Multiple link support per network
The IzoT stack has been proven on many different links: low-power wireless (IEEE 802.15.4)/ 6LoWPAN, Wi-Fi, Ethernet, multi-drop, free topology twisted-pair (ISO/IEC 149082), consumer band power line (ISO/IEC 14908-3), a new standard for power line communications (IEEE P1901.2), and can be ported to any MAC/PHY that supports a UDP socket. IzoT routers can seamlessly route packets between these links to create a network spanning multiple physical media.
There are many examples in IIoT market where support of multiple physical media on a single network is needed. For example, in a building the communications backbone is often Ethernet, while lighting may be wireless for the convenience of placing switches, and the HVAC system uses multi-drop twisted pair for speed and reliability.
Similarly, in a process control system, multiple battery-powered wireless sensors can be placed without regard for local power or hardwired network access to provide additional inputs to a high-speed, wired control system.
The IzoT stack supports NSA Suite B algorithms for public and private key cryptography. Specifically, the stack uses AES-GCM for symmetric key encryption and authentication with 128-bit keys. Elliptic Curve cryptography is used for public key encryption and authentication with key agreement using ECHD and authentication using ECDSA.
The IzoT stack can secure the application portion of the packets so that only the receiver, and not any intervening infrastructure, need have the credentials to decrypt and authenticate the packet. IzoT security is available for multicast communications transactions as well as unicast, making the use of security equivalent to the IzoT application whether a packet must be sent using unicast or multicast services.
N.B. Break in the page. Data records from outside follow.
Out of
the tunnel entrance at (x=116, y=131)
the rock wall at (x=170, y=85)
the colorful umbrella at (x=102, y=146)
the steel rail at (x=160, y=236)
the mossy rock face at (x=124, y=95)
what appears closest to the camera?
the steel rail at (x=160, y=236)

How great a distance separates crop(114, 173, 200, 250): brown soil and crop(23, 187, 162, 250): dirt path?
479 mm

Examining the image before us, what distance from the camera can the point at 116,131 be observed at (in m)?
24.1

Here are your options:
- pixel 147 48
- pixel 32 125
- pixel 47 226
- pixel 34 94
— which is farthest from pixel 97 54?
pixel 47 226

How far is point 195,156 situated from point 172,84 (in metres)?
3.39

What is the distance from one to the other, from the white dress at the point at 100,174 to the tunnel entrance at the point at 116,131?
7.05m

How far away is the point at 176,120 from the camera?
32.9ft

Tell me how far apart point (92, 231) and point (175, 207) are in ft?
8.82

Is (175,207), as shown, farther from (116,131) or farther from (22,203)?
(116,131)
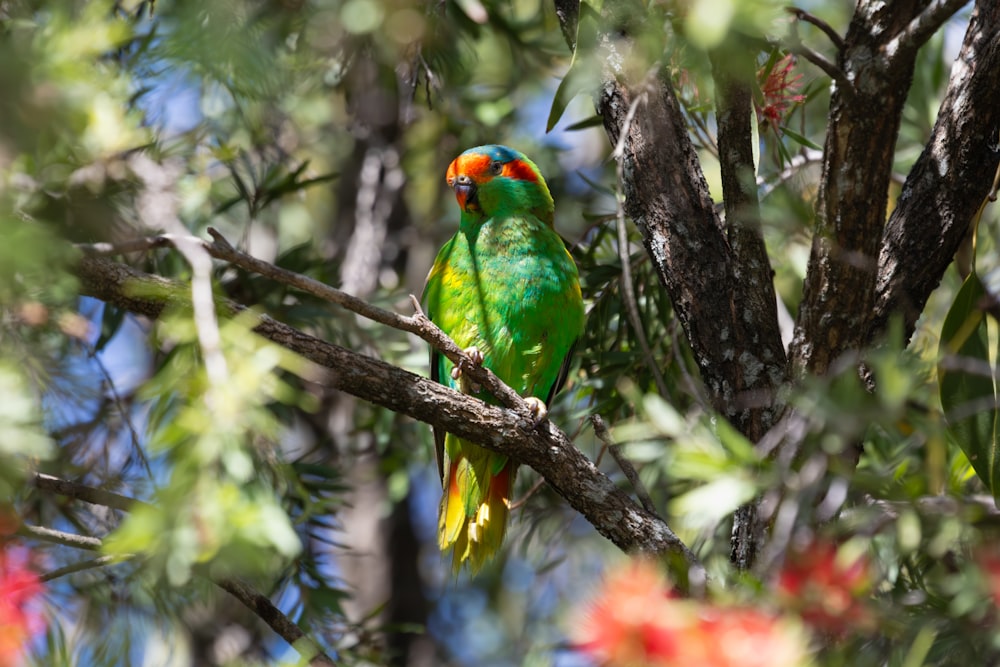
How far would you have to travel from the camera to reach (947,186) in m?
2.04

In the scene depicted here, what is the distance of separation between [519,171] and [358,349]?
85 cm

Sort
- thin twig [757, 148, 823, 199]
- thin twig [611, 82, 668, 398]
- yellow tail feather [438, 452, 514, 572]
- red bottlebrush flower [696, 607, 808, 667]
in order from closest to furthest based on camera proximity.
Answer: red bottlebrush flower [696, 607, 808, 667]
thin twig [611, 82, 668, 398]
thin twig [757, 148, 823, 199]
yellow tail feather [438, 452, 514, 572]

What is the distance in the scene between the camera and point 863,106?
6.23 ft

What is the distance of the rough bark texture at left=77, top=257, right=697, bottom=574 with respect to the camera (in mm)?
2059

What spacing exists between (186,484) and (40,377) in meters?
1.28

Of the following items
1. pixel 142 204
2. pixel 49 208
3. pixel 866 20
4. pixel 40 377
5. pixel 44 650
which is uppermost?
pixel 142 204

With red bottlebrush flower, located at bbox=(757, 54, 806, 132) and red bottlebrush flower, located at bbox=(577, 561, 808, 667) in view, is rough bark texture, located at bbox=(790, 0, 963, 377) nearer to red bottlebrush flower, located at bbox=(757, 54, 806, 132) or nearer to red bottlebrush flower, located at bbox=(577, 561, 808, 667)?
red bottlebrush flower, located at bbox=(757, 54, 806, 132)

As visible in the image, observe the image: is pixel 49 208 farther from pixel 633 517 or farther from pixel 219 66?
pixel 633 517

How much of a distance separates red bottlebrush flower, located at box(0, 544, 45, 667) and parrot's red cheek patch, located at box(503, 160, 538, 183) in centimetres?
230

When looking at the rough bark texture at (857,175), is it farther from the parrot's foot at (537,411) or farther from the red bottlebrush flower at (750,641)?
the red bottlebrush flower at (750,641)

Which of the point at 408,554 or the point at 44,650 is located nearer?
the point at 44,650

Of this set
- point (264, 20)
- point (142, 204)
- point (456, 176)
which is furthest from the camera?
point (456, 176)

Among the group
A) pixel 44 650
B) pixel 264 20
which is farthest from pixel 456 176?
pixel 44 650

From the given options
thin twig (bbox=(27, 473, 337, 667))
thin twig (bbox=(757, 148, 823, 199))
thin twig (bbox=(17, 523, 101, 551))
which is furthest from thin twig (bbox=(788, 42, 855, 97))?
thin twig (bbox=(17, 523, 101, 551))
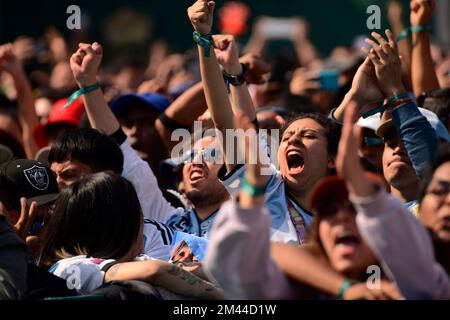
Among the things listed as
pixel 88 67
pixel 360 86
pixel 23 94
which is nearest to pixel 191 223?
pixel 88 67

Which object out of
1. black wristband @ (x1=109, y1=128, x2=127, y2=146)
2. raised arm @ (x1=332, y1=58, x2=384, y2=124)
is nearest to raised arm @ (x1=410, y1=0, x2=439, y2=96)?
raised arm @ (x1=332, y1=58, x2=384, y2=124)

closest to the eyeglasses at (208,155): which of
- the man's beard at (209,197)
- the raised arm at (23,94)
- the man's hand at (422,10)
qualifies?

FIPs 140-2 Level 1 Certification. Echelon’s new generation of the IzoT SoCs will be certified by NIST to FIPs 140-2 level 1, allowing developers to more easily incorporate state-of-the-art security into their networks.
IoT control services
The IzoT stack is fully implemented in all nodes with the exception of the multiple, simultaneous outgoing transactions feature. This feature consumes more memory and is not needed by nodes that are acting as peers on a network. It is available optionally and typically used for a supervisory nodes that must communicate rapidly with most or all other nodes on the network. With complete implementation, compatibility between the communications services in each node is ensured, leading to simpler integration of the network.
Scalability. Because the IzoT device stack (Figure 2) runs on top of the Internet Protocol, it inherits the scalability of IP. However, a key decision to base the stack on UDP rather than TCP reduces memory and communication bandwidth requirements, allowing more constrained nodes to work on slower, more error-prone links. This extra scalability allows system designers to optimize the solution so that IP can be economically extended to the simplest of control nodes.
Complete Multicast Support. Both confirmed and non-confirmed multicast is supported on the IzoT stack. This allows IzoT applications to work the same whether they are communicating to a single device or to many devices with a single message.
Peer-to-Peer Operation. In the classic Internet world, there are clients and servers. Servers tend to be larger, more capable nodes and can maintain state for thin clients. In a peer-to-peer network all devices are both clients and servers at the same time, and the relationship between clients and servers is many-to-many rather than one-to-one for a given communications operation.
IzoT supports peer-to-peer communications as well as client/server communications in a way that is transparent to the IzoT application. IzoT applications do not need modification to run in either mode.